How to Build a Dataset to Predict Customer Churn
The brass tacks.
AI is wildly hyped in 2020, and every startup claims to use it. However, getting relevant and clean data is a basic pre-requisite to AI that many organizations haven’t ticked off.
Churn analysis is a powerful AI use-case, but you can’t build an accurate churn model if you don’t have sufficient, high-quality data to plug-in.
To clarify some points, churn is when a customer quits a service, and the goal of churn analysis is to effectively fight churn and increase customer retention, which can be done with product upgrades, one-on-one customer interactions, better pricing, more targeted user acquisition, and so on.

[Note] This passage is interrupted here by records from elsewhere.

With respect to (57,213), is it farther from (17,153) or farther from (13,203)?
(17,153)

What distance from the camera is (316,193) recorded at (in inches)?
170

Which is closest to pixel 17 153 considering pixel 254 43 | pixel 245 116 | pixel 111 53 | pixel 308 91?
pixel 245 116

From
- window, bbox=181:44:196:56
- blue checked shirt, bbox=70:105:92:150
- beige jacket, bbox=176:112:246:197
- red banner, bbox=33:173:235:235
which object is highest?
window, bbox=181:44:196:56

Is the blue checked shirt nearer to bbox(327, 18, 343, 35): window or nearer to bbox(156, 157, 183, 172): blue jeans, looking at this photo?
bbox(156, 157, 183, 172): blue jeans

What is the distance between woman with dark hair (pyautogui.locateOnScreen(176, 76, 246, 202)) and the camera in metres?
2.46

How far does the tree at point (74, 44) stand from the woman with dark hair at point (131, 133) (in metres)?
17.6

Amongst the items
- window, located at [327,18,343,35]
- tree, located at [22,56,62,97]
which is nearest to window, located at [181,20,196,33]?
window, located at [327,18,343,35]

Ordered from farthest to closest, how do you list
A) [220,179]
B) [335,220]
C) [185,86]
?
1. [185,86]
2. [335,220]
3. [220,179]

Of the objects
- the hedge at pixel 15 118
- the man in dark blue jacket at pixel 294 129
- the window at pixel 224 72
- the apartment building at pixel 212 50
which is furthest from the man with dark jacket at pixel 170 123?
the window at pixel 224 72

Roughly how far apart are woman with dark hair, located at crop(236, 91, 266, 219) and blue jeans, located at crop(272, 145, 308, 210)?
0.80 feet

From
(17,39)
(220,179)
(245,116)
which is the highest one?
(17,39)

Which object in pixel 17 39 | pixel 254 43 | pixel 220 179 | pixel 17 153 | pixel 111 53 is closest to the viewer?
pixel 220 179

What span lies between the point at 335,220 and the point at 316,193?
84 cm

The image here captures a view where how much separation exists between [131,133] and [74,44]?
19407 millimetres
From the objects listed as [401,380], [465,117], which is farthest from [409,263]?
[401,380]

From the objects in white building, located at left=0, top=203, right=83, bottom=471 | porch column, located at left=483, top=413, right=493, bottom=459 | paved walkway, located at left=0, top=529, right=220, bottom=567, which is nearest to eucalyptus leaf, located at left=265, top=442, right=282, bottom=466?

Here’s how to get the data you need to build an accurate churn model.
Building the Dataset
We want to predict churn. So, we need historical data where one column is churn. This is a binary classification problem, so the labels for the churn column should look like “Yes” or “No” (or “1” or “0”, or any other class labels).
If you have a monthly subscription service, each row could be a certain client in a certain month, and the other columns (besides churn) are attributes about that client, such as their tenure, selected add-ons, contract type, and so on.
Here’s a simple example from a fictional telecom company.

You might have this data in an Excel sheet, a CSV file, stored in a Redshift database, or somewhere else. It could also be in different places, and you’ll have to bring them together. For example, you might have the customerID field and contract type in one database, and the customerID field with the churn information in another database, which means you can merge these on the customerID field to create one dataset.
Building a Model
Creating a great dataset is the hard part. With no-code tools like Apteo, building a churn model is easy.
First, connect your dataset. Below, I simply drag-and-drop a CSV file of my churn data into the platform. Then, I head to the “Predictive Insights” tab and select “Churn” as my KPI. I leave the default settings as they are, and an automated machine learning model gets created in the background.
Now, I can see how different attributes impact churn, and I can predict whether a customer will churn by putting in data like their monthly charge and tenure.